In the open-source world, however, we don't have that necessity, and IFC seems therefore absolutely interesting to us. It is open, doesn't follow what a specific vendor wants, and being able to use these 95% seems already a pretty good goal to me. We can care about the remaining 5% at another time.

Concretely, this involves being able to extract all the geometrical construction of an object from an IFC file, as to reconstruct it in FreeCAD the way it has been encoded, and also export all this construction back when exporting files.

The latter step is already implemented pretty far, and if you export a FreeCAD file where you modelled all the objects yourself with FreeCAD tools to IFC, most of it wil open in Revit as editable families. However, reimporting back in FreeCAD will currently loose modelling history, and therefore on a new export the IFC file will contain only uneditable objects. This is the main problem I'll attack.

Visual experiments

I've also been experimenting with a couple of visual goodies. One is a way to display sections in the 3D views. Coin3D, the library we use to manage the FreeCAD 3D views, already offers a simple mechanism to hide a part of the scene, but there was the problem that you can see the inner faces of objects (since in the 3D view all objects are represented as meshes). This is not very realistic for architectural objects, which are always solid.

A sketchup method gave me a good idea: combine Coin3D's clipping with a single-face lighting, so the inner faces of objects receive no light, and appear therefore as pure black.
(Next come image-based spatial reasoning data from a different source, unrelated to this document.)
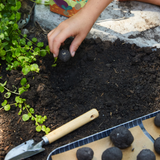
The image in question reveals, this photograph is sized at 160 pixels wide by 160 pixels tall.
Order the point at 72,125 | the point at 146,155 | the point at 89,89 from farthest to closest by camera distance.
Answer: the point at 89,89 → the point at 72,125 → the point at 146,155

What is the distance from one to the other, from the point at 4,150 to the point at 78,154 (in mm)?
505

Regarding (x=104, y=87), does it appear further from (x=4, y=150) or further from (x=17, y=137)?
(x=4, y=150)

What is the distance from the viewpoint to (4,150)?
1271mm

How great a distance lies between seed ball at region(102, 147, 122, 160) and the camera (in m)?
1.18

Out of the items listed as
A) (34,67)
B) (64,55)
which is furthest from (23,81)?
(64,55)

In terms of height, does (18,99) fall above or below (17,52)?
below

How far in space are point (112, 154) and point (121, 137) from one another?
0.12 m

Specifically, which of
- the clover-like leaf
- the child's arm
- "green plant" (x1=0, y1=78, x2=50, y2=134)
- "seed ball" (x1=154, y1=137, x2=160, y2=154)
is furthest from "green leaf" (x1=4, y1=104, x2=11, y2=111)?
"seed ball" (x1=154, y1=137, x2=160, y2=154)

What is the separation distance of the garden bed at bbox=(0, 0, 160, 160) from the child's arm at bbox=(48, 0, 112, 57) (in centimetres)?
21

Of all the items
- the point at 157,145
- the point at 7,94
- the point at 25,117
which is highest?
the point at 7,94

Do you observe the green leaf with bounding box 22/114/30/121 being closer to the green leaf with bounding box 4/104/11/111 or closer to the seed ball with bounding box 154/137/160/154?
the green leaf with bounding box 4/104/11/111

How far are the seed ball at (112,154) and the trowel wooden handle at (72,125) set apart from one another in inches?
9.5

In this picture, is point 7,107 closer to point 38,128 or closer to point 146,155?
point 38,128

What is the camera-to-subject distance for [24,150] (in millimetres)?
1218
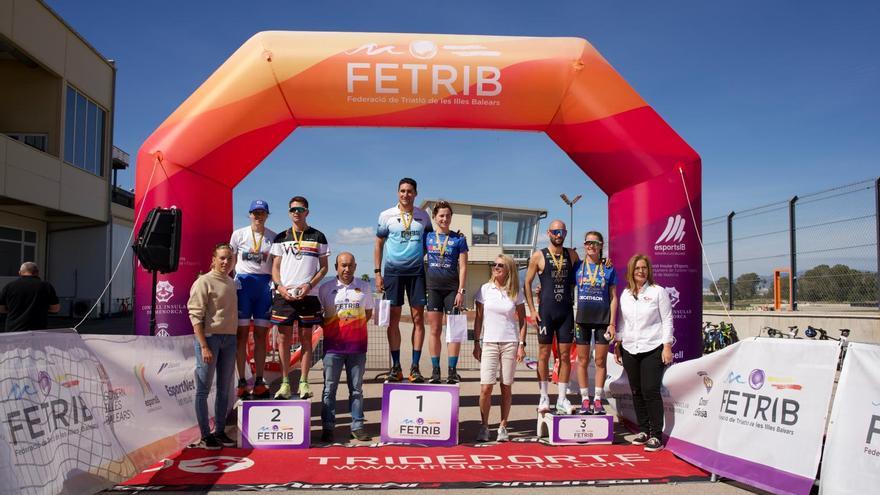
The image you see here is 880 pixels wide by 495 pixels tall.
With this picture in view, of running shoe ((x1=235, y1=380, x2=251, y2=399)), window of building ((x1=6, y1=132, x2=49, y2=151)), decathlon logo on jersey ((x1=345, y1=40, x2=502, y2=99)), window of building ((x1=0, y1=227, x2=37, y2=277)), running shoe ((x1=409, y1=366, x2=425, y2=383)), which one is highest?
window of building ((x1=6, y1=132, x2=49, y2=151))

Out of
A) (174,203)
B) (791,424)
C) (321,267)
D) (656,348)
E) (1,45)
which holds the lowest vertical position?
(791,424)

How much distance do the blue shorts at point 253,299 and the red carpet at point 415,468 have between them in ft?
4.53

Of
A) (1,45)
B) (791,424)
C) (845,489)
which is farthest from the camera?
(1,45)

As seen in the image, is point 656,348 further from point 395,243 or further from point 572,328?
point 395,243

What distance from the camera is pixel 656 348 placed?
5.50 m

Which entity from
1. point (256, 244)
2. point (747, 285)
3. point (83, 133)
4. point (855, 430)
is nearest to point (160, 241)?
point (256, 244)

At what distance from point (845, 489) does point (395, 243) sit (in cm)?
425

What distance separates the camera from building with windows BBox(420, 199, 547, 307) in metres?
31.2

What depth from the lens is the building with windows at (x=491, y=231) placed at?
31250 millimetres

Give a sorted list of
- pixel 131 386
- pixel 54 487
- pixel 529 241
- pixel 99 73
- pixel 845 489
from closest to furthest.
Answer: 1. pixel 54 487
2. pixel 845 489
3. pixel 131 386
4. pixel 99 73
5. pixel 529 241

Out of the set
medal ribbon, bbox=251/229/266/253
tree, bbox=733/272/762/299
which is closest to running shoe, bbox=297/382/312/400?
medal ribbon, bbox=251/229/266/253

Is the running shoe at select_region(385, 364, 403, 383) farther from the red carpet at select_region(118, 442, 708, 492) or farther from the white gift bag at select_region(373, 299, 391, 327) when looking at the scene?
the red carpet at select_region(118, 442, 708, 492)

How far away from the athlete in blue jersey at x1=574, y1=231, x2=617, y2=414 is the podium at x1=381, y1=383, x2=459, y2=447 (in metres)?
1.46

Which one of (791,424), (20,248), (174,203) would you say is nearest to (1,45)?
(20,248)
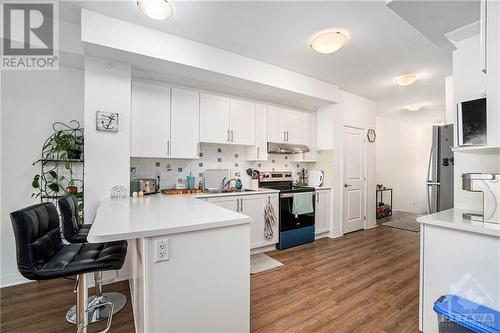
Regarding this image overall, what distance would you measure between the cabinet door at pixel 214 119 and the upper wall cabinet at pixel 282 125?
818mm

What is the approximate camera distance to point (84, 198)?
2.35 m

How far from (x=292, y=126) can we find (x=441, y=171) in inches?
92.1

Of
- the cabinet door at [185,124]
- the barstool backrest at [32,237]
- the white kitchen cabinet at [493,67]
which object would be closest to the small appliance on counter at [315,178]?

This gives pretty good results:

I'll try to add this system to Arch section plane objects, so with the switch of a button you can turn that kind of display on/off.

Another test I did recently was with shadows. To my big surprise, I discovered that Coin3D supports bitmap shadows. You need decent 3D hardware, but it works very well. In the next weeks/months I'll try to integrate this further in FreeCAD.

The 0.15 release

FreeCAD is now in "feature freeze" mode, where nothing new is added, only bugs fixed. There is no exact release date, but we plan to do it before the end of the month. The release notes are not complete yet, but will give you a rough idea of what to expect in thisnew version, in case oyu didn't try it yet. Don't forget that if you are using Ubuntu, the FreeCAD community maintains a PPA that updates automatically everyday, so you can enjoy a bleeding edge version fresh with the latest developments.

There is still some work to do on the translations, so if you want to give us a little help there, this will be much appreciated!